### PROVIDED RECORDS
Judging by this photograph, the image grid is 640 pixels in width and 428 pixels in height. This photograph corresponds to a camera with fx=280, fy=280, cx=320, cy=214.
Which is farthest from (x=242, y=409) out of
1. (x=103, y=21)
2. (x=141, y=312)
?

### SET TASK
Can you transcribe the records above line for line, with every word, number, and punctuation mark unchanged?

### REPLY TO THE EXERCISE
Judging by this photograph, the image grid is 640 pixels in width and 428 pixels in height. This photograph corresponds to a camera with fx=280, fy=280, cx=320, cy=214.
Which is farthest from (x=242, y=409) out of
1. (x=103, y=21)
2. (x=141, y=312)
?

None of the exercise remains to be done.